Should these come to pass (and a hot summer or a disruptive Gulf of Mexico hurricane could certainly make it happen) Marcellus producers with the best growth prospects would be the biggest beneficiaries. Last month, we profiled and added to the portfolio our favorite Marcellus play, Cabot Oil and Gas (NYSE: COG). Today I have three more for your consideration..

Diagonally across the state from Cabot in the southwestern corner of Pennsylvania and in the adjacent portions of West Virginia lies the drilling domain of EQT (NYSE: EQT), a Pittsburgh-based, Marcellus-focused producer and distributor.

EQT is forecasting a 30 percent leap in low-cost production this year from its lucrative liquids-rich operations base. And while its operating costs are some of the industry’s lowest, rivaling Cabot’, the liquids it extracts along with gas promise an even richer payoff than for dry-gas operators.

EQT chart

Source: EQT presentation

At the recent natgas price of $4 per mcf, EQT estimates a 53 percent after-tax internal rate of return from its Marcellus wells. The stock is a favorite of several highly regarded mutual funds.

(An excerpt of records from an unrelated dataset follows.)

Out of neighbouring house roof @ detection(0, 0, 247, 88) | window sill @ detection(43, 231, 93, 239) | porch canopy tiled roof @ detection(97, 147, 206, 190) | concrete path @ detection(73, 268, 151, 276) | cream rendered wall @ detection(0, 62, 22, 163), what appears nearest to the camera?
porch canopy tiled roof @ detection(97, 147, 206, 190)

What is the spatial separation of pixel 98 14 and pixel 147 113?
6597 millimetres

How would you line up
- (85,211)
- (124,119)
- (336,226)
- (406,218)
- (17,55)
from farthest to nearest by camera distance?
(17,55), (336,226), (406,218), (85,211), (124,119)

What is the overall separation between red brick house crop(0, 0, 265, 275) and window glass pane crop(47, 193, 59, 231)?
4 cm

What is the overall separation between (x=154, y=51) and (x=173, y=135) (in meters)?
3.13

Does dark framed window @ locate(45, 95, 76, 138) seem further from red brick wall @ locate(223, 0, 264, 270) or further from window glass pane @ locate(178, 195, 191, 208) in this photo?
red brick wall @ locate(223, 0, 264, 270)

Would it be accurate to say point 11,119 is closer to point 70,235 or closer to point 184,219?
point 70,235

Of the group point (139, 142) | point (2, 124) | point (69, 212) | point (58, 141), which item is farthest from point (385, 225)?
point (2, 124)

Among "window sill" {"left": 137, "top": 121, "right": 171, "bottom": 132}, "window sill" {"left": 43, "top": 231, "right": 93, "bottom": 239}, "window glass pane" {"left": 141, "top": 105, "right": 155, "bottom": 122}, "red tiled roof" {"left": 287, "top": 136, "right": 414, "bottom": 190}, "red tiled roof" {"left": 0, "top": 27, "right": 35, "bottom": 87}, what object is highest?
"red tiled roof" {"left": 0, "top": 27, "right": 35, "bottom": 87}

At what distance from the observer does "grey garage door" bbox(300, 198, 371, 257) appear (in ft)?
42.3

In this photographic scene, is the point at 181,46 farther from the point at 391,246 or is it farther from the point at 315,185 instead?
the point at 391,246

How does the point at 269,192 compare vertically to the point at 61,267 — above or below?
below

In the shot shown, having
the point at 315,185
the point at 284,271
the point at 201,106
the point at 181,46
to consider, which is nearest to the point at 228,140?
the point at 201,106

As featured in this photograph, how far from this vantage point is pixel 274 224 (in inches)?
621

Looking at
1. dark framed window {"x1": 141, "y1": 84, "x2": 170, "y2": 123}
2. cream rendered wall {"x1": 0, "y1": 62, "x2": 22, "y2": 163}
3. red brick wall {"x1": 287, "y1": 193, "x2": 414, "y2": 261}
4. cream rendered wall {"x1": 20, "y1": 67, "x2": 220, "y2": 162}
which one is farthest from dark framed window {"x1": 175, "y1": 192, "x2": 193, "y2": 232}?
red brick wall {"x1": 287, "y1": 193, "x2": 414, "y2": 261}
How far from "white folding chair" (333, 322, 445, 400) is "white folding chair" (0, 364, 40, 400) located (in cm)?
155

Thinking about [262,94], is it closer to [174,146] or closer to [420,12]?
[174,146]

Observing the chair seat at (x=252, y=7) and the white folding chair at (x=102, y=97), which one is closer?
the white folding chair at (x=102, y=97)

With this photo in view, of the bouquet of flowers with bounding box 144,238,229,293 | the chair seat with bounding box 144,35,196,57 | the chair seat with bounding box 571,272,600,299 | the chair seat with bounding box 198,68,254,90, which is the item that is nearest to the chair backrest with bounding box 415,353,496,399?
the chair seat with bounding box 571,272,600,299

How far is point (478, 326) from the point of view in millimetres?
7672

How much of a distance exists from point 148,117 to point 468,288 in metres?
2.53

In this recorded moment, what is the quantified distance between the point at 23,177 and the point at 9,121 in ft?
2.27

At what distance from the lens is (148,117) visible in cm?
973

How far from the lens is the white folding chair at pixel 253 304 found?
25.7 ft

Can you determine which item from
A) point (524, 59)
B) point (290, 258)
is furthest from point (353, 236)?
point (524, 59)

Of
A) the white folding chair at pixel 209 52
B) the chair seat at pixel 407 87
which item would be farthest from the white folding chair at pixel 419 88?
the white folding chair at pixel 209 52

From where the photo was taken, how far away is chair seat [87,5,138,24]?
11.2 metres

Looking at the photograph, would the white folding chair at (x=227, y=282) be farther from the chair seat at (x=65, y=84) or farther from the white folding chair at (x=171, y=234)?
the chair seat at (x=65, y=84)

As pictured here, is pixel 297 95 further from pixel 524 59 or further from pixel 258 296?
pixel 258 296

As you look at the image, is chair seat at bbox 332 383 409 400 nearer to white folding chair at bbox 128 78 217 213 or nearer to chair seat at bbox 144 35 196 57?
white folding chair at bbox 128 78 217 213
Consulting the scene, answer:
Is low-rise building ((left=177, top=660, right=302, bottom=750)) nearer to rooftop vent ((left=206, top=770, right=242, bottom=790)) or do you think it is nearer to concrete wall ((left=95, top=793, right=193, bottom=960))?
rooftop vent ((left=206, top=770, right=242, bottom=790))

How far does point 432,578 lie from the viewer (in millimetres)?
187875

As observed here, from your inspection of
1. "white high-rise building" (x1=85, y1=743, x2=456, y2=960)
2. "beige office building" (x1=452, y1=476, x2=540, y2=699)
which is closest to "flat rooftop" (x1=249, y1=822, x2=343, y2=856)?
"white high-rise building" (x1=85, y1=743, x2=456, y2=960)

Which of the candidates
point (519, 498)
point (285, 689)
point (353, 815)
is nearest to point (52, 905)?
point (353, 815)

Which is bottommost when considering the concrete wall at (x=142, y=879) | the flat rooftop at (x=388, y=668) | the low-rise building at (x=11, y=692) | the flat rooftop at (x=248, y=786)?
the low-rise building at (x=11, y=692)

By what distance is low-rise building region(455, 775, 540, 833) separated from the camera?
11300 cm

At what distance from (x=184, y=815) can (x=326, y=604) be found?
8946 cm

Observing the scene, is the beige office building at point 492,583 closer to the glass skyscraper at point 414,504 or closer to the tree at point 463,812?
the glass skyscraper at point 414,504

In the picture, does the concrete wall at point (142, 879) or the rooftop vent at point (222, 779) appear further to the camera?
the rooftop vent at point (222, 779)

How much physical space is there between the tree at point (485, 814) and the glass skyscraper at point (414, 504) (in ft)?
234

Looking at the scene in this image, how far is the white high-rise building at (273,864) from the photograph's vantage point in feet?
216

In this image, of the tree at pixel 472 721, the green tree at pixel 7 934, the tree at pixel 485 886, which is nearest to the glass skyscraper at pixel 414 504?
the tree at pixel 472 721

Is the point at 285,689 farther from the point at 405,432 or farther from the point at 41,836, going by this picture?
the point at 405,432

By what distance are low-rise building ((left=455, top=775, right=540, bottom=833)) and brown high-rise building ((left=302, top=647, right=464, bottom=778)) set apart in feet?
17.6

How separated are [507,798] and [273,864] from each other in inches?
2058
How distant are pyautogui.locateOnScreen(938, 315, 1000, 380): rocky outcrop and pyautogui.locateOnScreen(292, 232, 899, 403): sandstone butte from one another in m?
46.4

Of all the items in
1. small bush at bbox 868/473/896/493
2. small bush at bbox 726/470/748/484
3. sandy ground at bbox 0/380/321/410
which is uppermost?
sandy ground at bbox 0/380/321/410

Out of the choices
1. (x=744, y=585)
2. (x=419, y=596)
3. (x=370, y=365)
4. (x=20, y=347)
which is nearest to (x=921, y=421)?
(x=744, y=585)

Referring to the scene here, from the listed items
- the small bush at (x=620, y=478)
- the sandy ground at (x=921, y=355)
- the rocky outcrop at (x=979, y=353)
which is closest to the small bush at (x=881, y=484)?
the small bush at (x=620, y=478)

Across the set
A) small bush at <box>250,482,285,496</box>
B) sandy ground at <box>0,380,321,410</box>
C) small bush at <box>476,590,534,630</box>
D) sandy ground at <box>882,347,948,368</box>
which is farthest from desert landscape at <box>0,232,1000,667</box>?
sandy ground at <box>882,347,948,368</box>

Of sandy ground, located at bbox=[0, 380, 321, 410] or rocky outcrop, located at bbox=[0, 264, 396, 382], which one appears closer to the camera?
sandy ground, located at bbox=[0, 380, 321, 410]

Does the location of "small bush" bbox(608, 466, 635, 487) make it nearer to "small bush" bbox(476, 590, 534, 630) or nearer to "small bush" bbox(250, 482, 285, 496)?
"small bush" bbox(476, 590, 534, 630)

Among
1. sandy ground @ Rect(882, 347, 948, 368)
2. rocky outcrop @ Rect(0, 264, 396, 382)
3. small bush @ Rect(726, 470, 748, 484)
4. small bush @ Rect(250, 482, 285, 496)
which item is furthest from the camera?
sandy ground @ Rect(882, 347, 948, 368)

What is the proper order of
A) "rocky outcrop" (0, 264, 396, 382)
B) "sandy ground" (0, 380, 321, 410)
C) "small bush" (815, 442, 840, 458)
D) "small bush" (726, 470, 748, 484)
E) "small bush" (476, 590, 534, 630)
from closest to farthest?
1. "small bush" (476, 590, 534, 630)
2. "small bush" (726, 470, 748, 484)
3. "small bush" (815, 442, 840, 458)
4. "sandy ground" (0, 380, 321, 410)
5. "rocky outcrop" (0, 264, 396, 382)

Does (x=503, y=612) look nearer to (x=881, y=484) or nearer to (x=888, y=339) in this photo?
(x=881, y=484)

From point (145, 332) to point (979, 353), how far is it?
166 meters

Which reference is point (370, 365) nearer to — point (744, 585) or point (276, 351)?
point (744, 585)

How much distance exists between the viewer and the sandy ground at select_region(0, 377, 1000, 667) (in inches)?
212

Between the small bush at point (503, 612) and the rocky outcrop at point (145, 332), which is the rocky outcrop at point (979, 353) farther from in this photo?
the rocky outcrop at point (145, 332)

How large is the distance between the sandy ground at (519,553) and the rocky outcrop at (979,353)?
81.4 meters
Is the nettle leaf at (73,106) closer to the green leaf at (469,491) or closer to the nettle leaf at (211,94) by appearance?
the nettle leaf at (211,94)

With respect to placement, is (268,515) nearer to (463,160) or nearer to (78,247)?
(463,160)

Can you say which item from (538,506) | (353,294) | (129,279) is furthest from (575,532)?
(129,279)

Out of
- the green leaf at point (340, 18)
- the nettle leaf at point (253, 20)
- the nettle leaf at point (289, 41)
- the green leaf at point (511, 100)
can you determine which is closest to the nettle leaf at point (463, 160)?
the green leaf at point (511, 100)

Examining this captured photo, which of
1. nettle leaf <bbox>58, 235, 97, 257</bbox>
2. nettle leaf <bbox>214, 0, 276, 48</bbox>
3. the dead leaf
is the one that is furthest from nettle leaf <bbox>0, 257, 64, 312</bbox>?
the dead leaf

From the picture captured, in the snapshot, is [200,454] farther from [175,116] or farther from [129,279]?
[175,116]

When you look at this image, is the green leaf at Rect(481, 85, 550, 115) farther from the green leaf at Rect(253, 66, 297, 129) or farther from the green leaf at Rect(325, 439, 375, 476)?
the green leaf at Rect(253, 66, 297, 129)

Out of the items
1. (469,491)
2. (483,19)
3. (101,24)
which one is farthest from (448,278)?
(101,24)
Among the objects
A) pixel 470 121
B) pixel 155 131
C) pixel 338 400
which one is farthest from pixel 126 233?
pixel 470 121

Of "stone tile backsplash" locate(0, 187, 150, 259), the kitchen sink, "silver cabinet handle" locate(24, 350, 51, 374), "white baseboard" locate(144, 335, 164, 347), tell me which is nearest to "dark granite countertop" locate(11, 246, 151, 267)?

Buy EQT below 75.

Range Resources (NYSE: RRC) is also big in the liquids-rich southwest Pennsylvania, though it has extensive northeast Pa. dry-gas leases too among its million Marcellus acres.

Range’s production rose 35 percent in 2012, and the company forecasts annual gains of 20 percent to 25 percent in 2013 and many years into the future. Range Resources has roughly the same market capitalization as Chesapeake Energy (NYSE: CHK) but less than a quarter of Chesapeake’s debt.

Moreover, the company tracks efficiency and production metrics, which place it right behind Cabot and EQT, on a per-share and debt-adjusted basis. By doing so, Range is signaling that winning at any cost is not its game, and that it’s a conscientious custodian of capital. Buy Range Resources below 88.

Another driller with growing Marcellus exposure is Southwestern Energy (NYSE: SWN), a producer that expects to more than double its Marcellus output this year as it shifts resources from the Fayetteville Shale.

At a gas price of $3.75 per mcf in 2013, Southwestern is targeting cash flow from operations of $1.85 billion, a 15 percent increase over last year. Its Pennsylvania acreage abuts Cabot’s, is almost as large and looks similarly promising, though the company has been conservative in estimating ultimate recoveries to date.

On a cash flow basis, Southwestern is about half the price of Cabot, which carries the premium of a much more focused Marcellus play. Buy South­western Energy below 44.

Although all three stocks would benefit from costlier natural gas, EQT has been strongest of late and is the one we’re adding to the Growth Portfolio.